Norman’s friends also wrote  to express their sorrow at his death; the refer to his buoyancy of spirit, his friendliness, and willingness to help at all times.  He had many friends in Charlwood, his bright, cheery disposition making him a general favourite in all circles.  He is buried in Vis-En-Artois British Cemetery, Haucourt, France, and is commemorated on the war memorial at St Nicholas Church, Charlwood, and on the Roll of Honour in the church.

Norman Andrews’ Grave Report on the Graves Registration Report Form

Herbert Day

Family story contributed by Brian Day

Herbert Day was born on 11 June 1887, to Alfred John Day and Alice Louisa Day (nee Gaunt), in Nunhead (now in the London Borough of Southwark).

Herbert Day’s Medal Roll Index Card. Courtesy of Brian Gudgeon.
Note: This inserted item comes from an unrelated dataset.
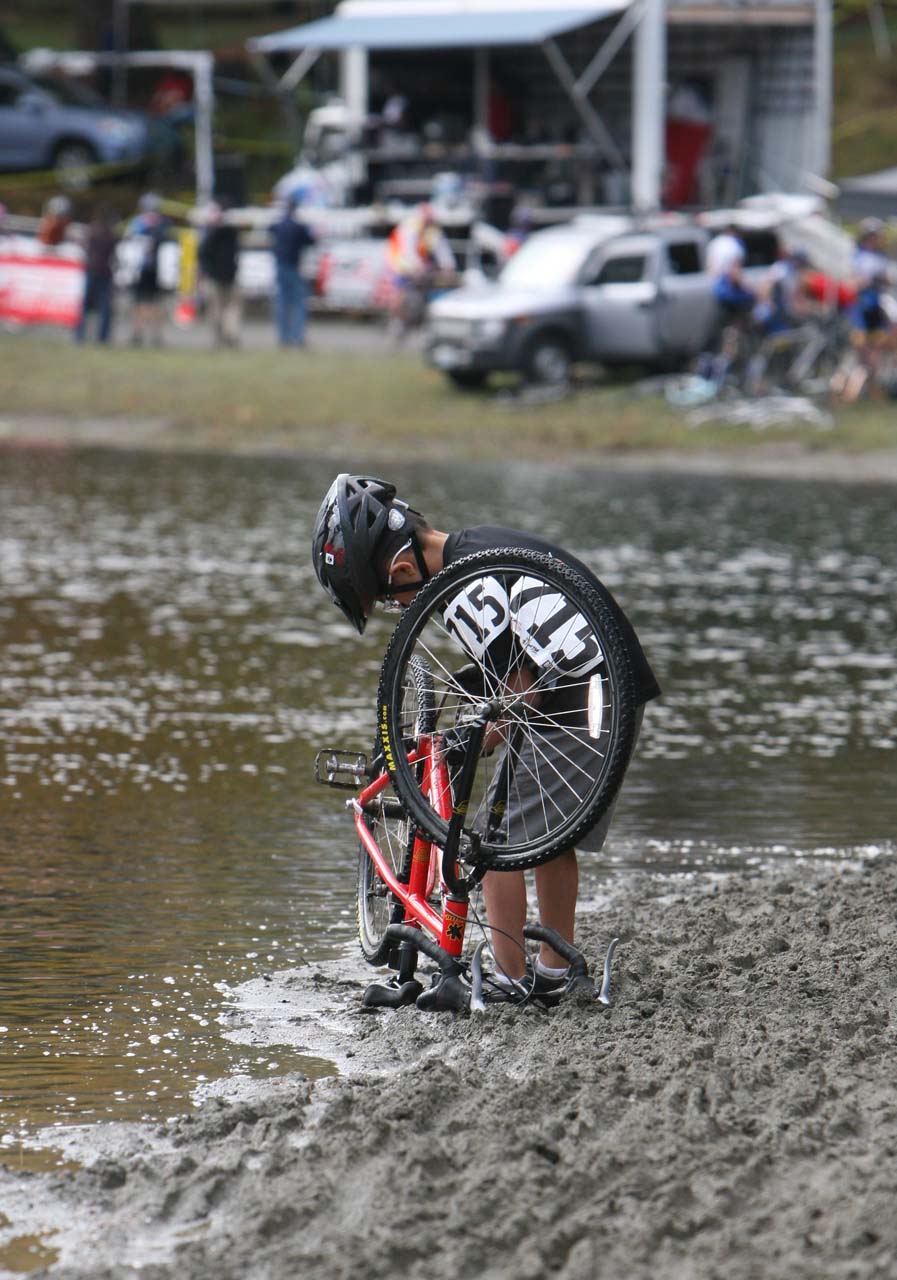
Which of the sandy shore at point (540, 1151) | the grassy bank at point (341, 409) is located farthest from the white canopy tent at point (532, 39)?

In 1911, aged 23 and single, his was a Private in 1st Battalion, the Welch Regiment, based at the Main Barracks, Allessia, Cairo, Egypt. The Regiment were in Alexandria, Egypt, between December 1909 and February 1912. His First World War Medal Roll Index Card states he was a Private in 2nd Battalion, Welsh Regiment, with the service number 9561; then, with the Royal Welsh Fusiliers (number 34212), before going back to the Welsh Regiment (number 68919). His entry into war was 13 Aug 1914, indicating he was a regular. He was transferred 11 Aug 1915, but it does not state where. He received the 1914 Star, Victory and British medals.
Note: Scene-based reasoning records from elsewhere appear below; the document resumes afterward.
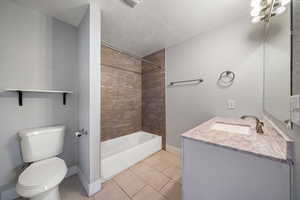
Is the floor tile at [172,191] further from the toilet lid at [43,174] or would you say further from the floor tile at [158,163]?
the toilet lid at [43,174]

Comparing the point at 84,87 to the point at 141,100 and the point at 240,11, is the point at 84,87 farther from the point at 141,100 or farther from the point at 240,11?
the point at 240,11

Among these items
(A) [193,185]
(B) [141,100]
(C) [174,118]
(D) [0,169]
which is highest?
(B) [141,100]

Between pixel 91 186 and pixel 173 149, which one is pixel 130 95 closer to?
pixel 173 149

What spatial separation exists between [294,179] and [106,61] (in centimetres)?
270

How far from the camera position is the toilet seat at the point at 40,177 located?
89 cm

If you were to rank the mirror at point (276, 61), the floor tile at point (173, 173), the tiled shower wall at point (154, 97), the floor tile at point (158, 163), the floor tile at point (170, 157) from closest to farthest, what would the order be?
the mirror at point (276, 61) → the floor tile at point (173, 173) → the floor tile at point (158, 163) → the floor tile at point (170, 157) → the tiled shower wall at point (154, 97)

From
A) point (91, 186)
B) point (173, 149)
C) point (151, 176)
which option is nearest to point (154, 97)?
point (173, 149)

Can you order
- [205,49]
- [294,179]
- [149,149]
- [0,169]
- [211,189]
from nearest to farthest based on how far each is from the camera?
[294,179], [211,189], [0,169], [205,49], [149,149]

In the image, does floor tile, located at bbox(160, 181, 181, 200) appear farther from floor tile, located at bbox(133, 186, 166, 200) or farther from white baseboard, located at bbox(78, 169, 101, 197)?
white baseboard, located at bbox(78, 169, 101, 197)

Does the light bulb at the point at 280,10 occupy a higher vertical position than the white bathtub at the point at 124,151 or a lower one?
higher

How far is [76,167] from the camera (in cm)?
162

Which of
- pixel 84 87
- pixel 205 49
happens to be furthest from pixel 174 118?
pixel 84 87

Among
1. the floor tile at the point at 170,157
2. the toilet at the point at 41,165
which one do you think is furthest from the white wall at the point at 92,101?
the floor tile at the point at 170,157

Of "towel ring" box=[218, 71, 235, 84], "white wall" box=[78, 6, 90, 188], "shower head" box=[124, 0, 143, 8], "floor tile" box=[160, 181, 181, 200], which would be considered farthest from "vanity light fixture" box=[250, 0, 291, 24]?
"floor tile" box=[160, 181, 181, 200]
He married Beatrice Hayes on 5 Jun 1920, in Croydon, and was listed as working as a Labourer. They lived at 123 Burlington Road, Thornton Heath, the same given for his wife.  By 1939, the couple were living at 123 Burlington Road, Croydon, with Herbert working as a carpenter.

He died in 1954, aged 67.

Alfred Day:

Arthur Day:

Fred Day:

Sydney Day:

Walter Day:

William Day:

Walter Daniel Day

Family story contributed by Brian Gudgeon

Walter Daniel Day was born in the spring of 1890, to Alfred John Day and Alice Louisa Day (nee Gaunt), in Nunhead (now in the London Borough of Southwark).  The family had moved to Croydon by the time of the 1901 Census.

Walter Day’s 1902 Attestation Papers. Courtesy of Brian Gudgeon

He enlisted in the colours on 8 March 1909, at Croydon, aged 19, joining the 4th Battalion, the Queen’s (Royal West Surrey) Regiment for a 4 year engagement (no. 1760).  In the 1911 Census, he is shown working as a General Clerk (Fish Merchant), living at parents home, 116 Birchanger Road, South Norwood. The family is not sure as to how he was in the army and registered in the Census as at home, [but, one explanation could be that he was home on leave at the time, and simply recorded as being at that address on the day the Census was taken]. He re-engaged on 8 March 1914 and 8 March 1915. He transferred to 1st London Division, Signal Company, Royal Engineers, as a Lance Corporal, on 28 August 1914. On 15 April 1916, after serving 7 years and 39 days, he was discharged upon ‘Termination of Engagement’. He was 26.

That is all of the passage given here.